Retype, word for word, every line starting at the line with "Which one is higher in" and ending with the final line of the entries; skip the pictures.

═══

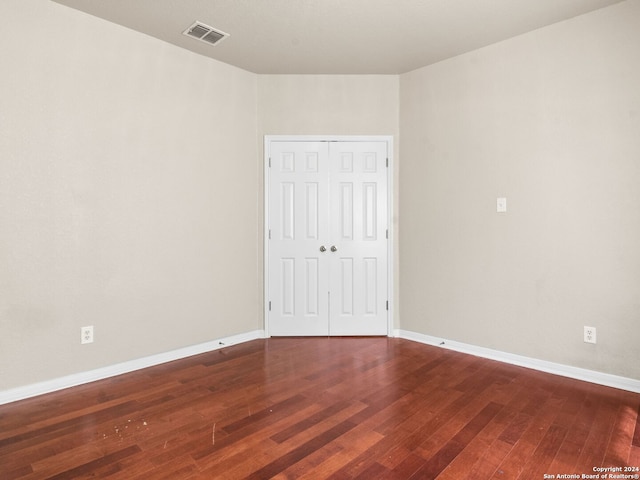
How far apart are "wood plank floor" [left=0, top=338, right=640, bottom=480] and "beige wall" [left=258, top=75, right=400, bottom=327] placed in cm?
221

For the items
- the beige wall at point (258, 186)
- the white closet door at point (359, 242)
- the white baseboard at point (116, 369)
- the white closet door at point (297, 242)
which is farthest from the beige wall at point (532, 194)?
the white baseboard at point (116, 369)

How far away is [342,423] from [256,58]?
3.29m

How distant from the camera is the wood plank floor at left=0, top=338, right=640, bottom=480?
1972 millimetres

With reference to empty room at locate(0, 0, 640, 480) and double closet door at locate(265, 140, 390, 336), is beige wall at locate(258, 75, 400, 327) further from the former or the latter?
double closet door at locate(265, 140, 390, 336)

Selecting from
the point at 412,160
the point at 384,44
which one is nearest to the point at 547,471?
the point at 412,160

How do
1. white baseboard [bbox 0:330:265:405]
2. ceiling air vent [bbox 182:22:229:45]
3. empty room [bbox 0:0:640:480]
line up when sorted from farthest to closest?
ceiling air vent [bbox 182:22:229:45], white baseboard [bbox 0:330:265:405], empty room [bbox 0:0:640:480]

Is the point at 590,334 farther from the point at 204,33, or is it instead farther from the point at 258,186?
the point at 204,33

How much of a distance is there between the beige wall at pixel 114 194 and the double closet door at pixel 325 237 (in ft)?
1.03

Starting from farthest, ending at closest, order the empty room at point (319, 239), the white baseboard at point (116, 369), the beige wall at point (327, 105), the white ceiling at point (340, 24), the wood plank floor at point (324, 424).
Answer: the beige wall at point (327, 105), the white ceiling at point (340, 24), the white baseboard at point (116, 369), the empty room at point (319, 239), the wood plank floor at point (324, 424)

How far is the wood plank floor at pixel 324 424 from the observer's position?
1.97 meters

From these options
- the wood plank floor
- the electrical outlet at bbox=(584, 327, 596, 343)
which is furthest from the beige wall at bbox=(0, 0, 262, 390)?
the electrical outlet at bbox=(584, 327, 596, 343)

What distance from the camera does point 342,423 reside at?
7.86 ft

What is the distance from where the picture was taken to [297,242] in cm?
431

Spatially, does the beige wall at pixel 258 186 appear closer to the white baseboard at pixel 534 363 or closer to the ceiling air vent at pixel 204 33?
the white baseboard at pixel 534 363
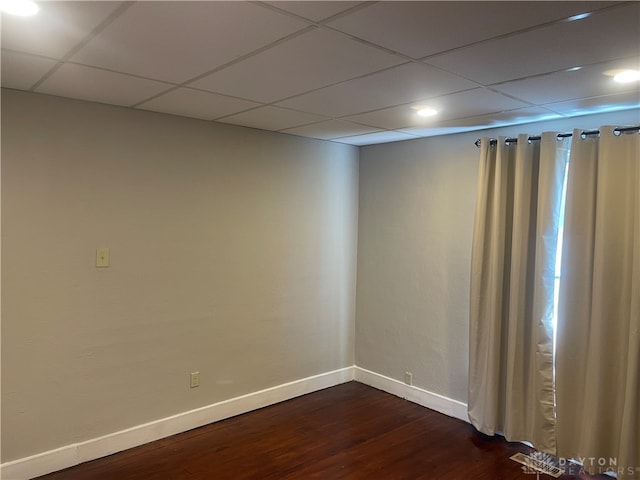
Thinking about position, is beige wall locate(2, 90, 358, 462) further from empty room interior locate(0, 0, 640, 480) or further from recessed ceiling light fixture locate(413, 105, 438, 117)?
recessed ceiling light fixture locate(413, 105, 438, 117)

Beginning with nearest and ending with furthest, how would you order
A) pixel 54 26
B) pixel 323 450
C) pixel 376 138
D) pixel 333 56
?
pixel 54 26, pixel 333 56, pixel 323 450, pixel 376 138

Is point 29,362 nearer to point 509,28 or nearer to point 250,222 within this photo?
point 250,222

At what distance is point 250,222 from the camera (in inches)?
145

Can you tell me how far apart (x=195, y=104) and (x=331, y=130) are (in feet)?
3.74

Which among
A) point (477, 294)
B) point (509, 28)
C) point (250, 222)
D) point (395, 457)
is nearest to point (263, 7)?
point (509, 28)

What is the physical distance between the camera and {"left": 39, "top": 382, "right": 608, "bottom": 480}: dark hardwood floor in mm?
2867

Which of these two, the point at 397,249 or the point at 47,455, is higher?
the point at 397,249

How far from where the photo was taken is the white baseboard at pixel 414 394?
12.2 feet

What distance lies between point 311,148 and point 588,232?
2.25 m

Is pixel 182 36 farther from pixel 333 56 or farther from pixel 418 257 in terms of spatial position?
pixel 418 257

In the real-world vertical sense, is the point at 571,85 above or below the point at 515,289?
above

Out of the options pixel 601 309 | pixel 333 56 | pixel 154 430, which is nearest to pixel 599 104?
pixel 601 309

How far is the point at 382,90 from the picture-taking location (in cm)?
245

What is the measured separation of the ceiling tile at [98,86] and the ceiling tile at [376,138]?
1796 mm
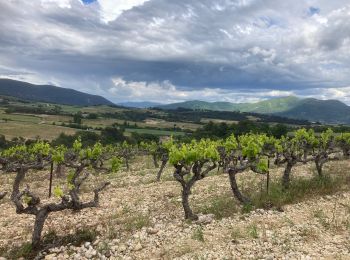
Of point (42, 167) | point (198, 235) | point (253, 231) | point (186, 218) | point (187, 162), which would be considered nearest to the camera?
point (198, 235)

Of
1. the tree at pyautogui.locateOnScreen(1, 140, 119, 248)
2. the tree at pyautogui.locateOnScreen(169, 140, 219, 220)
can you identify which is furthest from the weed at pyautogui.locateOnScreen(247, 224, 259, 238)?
the tree at pyautogui.locateOnScreen(1, 140, 119, 248)

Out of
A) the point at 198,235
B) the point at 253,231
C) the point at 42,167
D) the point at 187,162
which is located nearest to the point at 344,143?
the point at 187,162

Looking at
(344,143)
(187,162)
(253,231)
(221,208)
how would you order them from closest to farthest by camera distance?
(253,231) < (187,162) < (221,208) < (344,143)

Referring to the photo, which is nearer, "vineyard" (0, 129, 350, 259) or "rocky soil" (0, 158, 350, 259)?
→ "rocky soil" (0, 158, 350, 259)

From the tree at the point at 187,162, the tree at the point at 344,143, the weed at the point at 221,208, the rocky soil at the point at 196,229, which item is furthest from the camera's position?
the tree at the point at 344,143

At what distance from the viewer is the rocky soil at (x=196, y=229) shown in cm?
1230

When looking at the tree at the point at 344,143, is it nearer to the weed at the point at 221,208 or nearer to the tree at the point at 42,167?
the weed at the point at 221,208

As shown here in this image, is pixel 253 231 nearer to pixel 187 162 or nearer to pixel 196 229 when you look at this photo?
pixel 196 229

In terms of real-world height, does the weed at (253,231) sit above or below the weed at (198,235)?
above

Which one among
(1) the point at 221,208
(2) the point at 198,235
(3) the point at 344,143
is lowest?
(2) the point at 198,235

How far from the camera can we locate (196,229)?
14.2m

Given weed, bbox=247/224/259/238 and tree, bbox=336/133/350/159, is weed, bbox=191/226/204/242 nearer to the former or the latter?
weed, bbox=247/224/259/238

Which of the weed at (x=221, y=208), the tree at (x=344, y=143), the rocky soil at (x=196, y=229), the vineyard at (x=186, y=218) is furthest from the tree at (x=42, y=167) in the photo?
the tree at (x=344, y=143)

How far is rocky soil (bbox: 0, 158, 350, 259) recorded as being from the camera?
12.3m
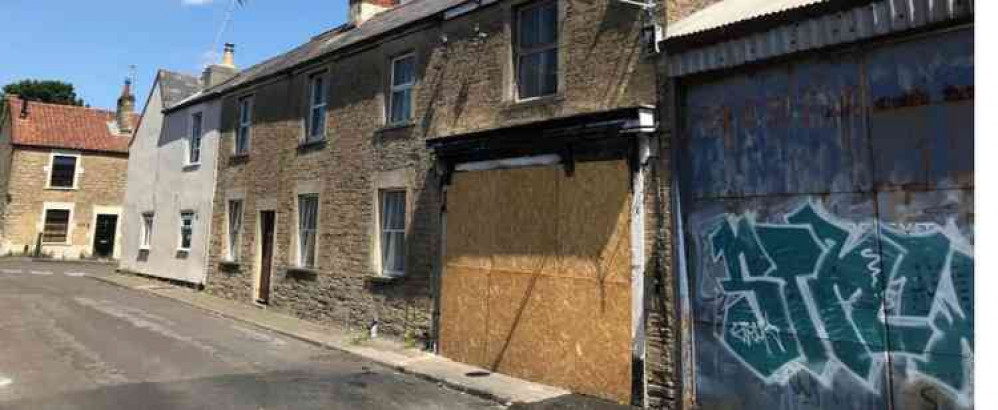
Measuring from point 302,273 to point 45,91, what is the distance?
53773 millimetres

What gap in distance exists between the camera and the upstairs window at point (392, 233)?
12.4 m

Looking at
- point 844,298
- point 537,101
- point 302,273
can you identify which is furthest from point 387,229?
point 844,298

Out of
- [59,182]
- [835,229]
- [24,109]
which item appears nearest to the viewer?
[835,229]

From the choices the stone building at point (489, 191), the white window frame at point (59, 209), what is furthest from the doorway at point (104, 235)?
the stone building at point (489, 191)

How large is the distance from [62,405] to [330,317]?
22.7 ft

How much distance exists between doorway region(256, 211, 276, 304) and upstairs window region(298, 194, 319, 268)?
128 cm

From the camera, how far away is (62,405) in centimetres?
708

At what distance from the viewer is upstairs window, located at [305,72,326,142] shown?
15.7 metres

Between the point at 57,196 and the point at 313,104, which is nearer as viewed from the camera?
the point at 313,104

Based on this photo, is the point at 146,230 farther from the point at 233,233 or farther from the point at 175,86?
the point at 233,233

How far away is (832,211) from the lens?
635 cm

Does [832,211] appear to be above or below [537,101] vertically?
below

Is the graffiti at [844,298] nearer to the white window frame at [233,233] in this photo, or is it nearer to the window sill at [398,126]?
the window sill at [398,126]

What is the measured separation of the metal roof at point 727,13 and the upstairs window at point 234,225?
14.1 m
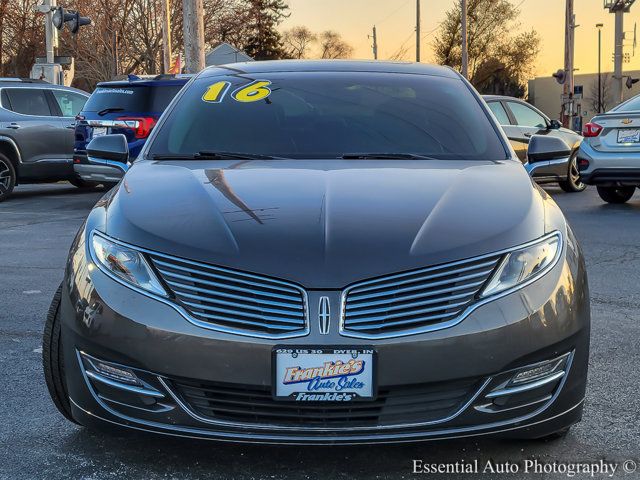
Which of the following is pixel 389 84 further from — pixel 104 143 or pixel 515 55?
pixel 515 55

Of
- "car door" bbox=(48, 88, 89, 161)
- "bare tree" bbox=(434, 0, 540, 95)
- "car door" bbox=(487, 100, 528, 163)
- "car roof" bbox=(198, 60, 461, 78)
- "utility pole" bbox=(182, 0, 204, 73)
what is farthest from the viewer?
"bare tree" bbox=(434, 0, 540, 95)

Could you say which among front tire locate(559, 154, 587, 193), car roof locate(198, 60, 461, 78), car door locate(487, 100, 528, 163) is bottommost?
front tire locate(559, 154, 587, 193)

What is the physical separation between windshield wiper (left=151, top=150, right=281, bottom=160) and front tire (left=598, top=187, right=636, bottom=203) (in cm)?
964

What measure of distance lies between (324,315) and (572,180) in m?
12.2

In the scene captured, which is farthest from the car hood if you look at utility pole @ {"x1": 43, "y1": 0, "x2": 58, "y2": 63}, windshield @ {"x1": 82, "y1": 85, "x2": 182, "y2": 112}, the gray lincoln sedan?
utility pole @ {"x1": 43, "y1": 0, "x2": 58, "y2": 63}

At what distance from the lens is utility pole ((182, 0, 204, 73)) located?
57.3 feet

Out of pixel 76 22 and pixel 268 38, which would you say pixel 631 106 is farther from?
pixel 268 38

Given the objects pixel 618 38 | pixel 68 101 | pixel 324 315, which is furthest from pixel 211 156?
pixel 618 38

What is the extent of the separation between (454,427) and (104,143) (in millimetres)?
2471

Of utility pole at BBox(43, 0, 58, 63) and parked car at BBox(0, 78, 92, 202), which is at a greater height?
utility pole at BBox(43, 0, 58, 63)

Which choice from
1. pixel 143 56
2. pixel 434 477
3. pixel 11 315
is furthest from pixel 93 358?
pixel 143 56

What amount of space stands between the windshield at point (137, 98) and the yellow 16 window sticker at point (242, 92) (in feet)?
25.9

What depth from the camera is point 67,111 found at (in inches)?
577

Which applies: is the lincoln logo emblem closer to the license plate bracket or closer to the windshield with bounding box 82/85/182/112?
the windshield with bounding box 82/85/182/112
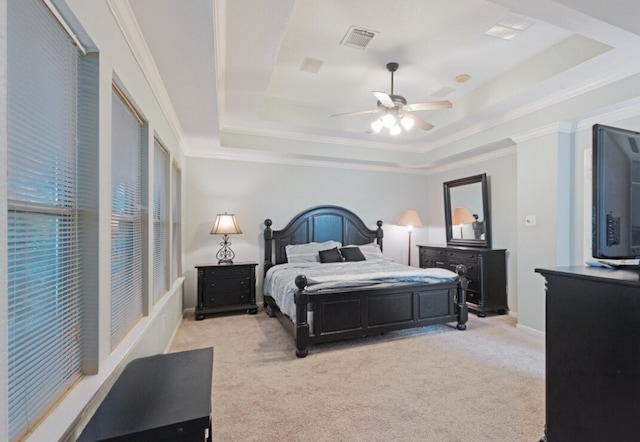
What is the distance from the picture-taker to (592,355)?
1.42 meters

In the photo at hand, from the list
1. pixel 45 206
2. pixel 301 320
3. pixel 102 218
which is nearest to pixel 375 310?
pixel 301 320

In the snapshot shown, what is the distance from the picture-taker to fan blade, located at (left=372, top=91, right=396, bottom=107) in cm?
296

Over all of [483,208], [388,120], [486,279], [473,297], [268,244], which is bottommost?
[473,297]

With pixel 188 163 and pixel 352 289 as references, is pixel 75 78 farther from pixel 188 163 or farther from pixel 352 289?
pixel 188 163

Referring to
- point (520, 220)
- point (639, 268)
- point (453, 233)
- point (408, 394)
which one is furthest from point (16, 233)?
point (453, 233)

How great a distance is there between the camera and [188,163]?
4.70m

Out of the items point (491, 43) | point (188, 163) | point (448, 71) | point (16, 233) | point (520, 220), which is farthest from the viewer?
point (188, 163)

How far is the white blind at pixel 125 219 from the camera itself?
1.77m

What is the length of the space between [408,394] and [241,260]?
3.25m

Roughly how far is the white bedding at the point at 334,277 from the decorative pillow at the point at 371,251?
0.32m

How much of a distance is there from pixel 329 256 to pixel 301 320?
1795mm

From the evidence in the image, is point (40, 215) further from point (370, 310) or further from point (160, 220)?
point (370, 310)

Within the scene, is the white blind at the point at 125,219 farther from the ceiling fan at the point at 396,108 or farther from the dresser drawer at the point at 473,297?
the dresser drawer at the point at 473,297

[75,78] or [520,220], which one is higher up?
[75,78]
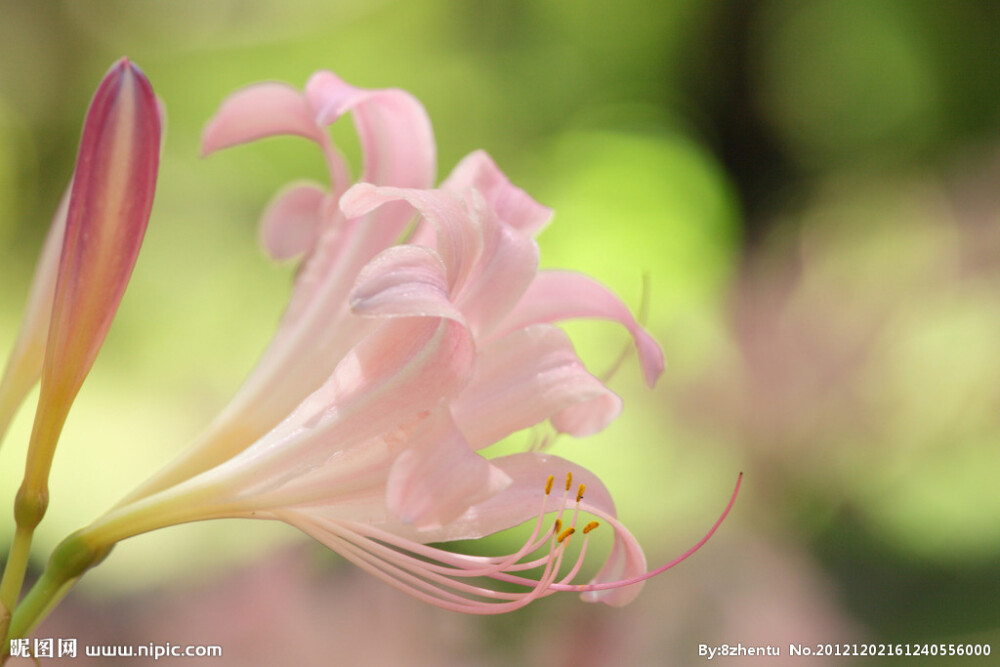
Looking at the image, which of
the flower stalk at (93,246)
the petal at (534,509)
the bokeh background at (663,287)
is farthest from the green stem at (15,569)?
the bokeh background at (663,287)

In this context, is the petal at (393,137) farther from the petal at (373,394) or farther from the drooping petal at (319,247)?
the petal at (373,394)

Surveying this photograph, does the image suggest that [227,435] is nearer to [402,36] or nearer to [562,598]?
[562,598]

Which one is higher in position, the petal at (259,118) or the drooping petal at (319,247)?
the petal at (259,118)

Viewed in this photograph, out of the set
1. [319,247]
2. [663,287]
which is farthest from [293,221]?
[663,287]

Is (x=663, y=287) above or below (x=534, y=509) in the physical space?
above

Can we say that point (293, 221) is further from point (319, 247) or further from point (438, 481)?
point (438, 481)

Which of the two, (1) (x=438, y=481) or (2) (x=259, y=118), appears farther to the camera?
(2) (x=259, y=118)

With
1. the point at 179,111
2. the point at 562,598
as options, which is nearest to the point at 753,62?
the point at 179,111
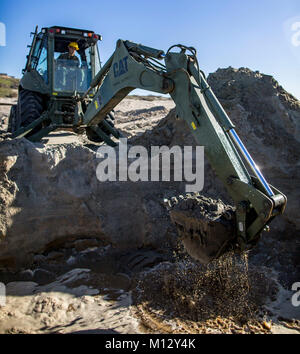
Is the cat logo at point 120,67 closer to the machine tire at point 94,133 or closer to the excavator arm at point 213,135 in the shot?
the excavator arm at point 213,135

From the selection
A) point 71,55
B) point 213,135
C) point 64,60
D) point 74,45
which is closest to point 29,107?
point 64,60

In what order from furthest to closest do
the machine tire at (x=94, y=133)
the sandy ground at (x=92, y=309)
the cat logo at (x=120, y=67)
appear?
the machine tire at (x=94, y=133)
the cat logo at (x=120, y=67)
the sandy ground at (x=92, y=309)

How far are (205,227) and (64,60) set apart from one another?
5233 millimetres

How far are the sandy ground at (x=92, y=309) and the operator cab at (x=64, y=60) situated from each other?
387 centimetres

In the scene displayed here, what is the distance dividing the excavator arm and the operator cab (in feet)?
10.4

═══

▸ Task result:
Which one is higher in position, the petal at (259,118) or the drooping petal at (319,247)?
the petal at (259,118)

Viewed in this photograph, out of the set
1. [319,247]
2. [663,287]
which is farthest from [293,221]?
[663,287]

Is (x=663, y=287) above or below (x=534, y=509) in the physical space?
above

Can we say that point (293, 221) is further from point (319, 247) or further from point (438, 481)?
point (438, 481)

Which of the two, (1) (x=438, y=481) or (2) (x=259, y=118), appears farther to the camera?
(2) (x=259, y=118)

With
1. the point at 179,111
2. the point at 562,598
as options, which is nearest to the point at 753,62?
the point at 179,111
Is the cat logo at point 120,67 closer to the machine tire at point 94,133 or closer to the excavator arm at point 213,135 in the shot?
the excavator arm at point 213,135

From the selection
A) point 71,55
B) point 213,135
C) point 64,60
D) point 74,45
which is closest to point 29,107?
point 64,60

In what order from furthest to closest do
the machine tire at (x=94, y=133)
the sandy ground at (x=92, y=309)
the cat logo at (x=120, y=67)
appear?
the machine tire at (x=94, y=133)
the cat logo at (x=120, y=67)
the sandy ground at (x=92, y=309)

How far are (205,227) and (64,60) set apart from one another?
5233 millimetres

How far are the sandy ground at (x=92, y=309) and the operator cab at (x=64, y=60) situated from each other?
387 centimetres

In the scene displayed here, what is the distance dividing the excavator arm and the operator cab (in feet)?
10.4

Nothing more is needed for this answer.